Australian rules footballer and coach (1943–2020)

David Darcy (11 August 1943 – 1 August 2020) was an Australian rules footballer who played for Footscray in the Victorian Football League (VFL) during the 1960s. Darcy also played for and coached South Adelaide in the South Australian National Football League (SANFL).

==Career==

Darcy was recruited from Sunshine YCW, a junior club in the CYMS Football Association (CYMSFA). David initially spent four seasons at from 1963 to 1966, before a work transfer sent him to Adelaide, South Australia in 1967.

He started his career at half forward but in his second season moved to defence where he excelled. As a key position defender he went on to represent Victoria on four occasions.

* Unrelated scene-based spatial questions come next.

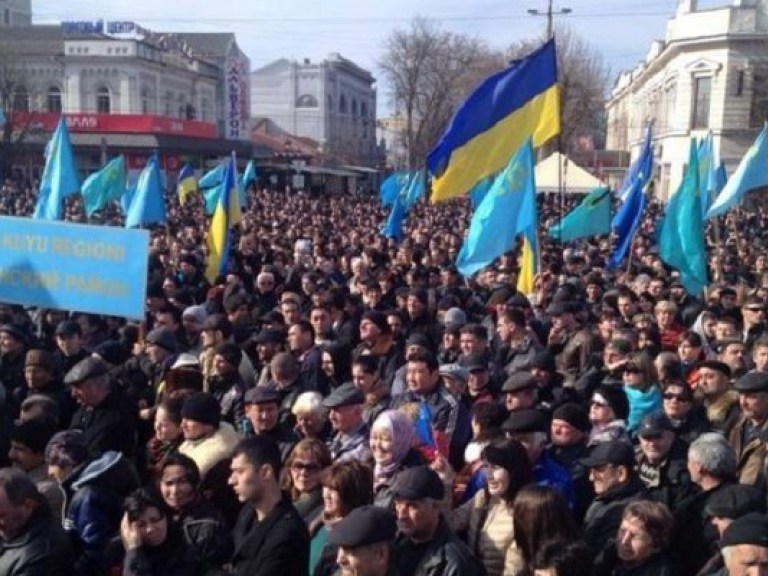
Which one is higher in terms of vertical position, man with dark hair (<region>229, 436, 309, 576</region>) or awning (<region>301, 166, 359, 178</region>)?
awning (<region>301, 166, 359, 178</region>)

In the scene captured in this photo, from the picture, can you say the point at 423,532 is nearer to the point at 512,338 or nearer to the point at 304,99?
the point at 512,338

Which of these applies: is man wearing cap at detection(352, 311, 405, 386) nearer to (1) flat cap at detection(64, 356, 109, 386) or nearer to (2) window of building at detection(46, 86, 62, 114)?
(1) flat cap at detection(64, 356, 109, 386)

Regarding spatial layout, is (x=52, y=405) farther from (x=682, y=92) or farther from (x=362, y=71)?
(x=362, y=71)

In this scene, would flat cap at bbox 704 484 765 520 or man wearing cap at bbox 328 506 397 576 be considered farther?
flat cap at bbox 704 484 765 520

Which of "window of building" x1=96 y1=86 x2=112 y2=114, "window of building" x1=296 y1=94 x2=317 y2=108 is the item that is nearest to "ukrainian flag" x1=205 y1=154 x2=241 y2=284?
"window of building" x1=96 y1=86 x2=112 y2=114

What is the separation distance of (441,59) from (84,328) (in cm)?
5071

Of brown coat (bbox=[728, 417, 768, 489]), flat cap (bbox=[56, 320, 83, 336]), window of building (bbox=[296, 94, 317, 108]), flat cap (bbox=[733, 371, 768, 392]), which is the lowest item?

Darcy chose the South Adelaide Panthers but Footscray initially refused to clear him to play. Once the approval came through, he had an outstanding year with the Panthers where he would finish third in the Magarey Medal from only 11 games.

Darcy transferred back to Melbourne in 1968 and returned to play with Footscray until 1971.

On his return to the Panthers he was selected as captain-coach for the 1972 and 1973 seasons, and became outright coach in 1974.

Darcy was the father of former player and current football commentator Luke Darcy and the grandfather of current Western Bulldogs player Sam Darcy.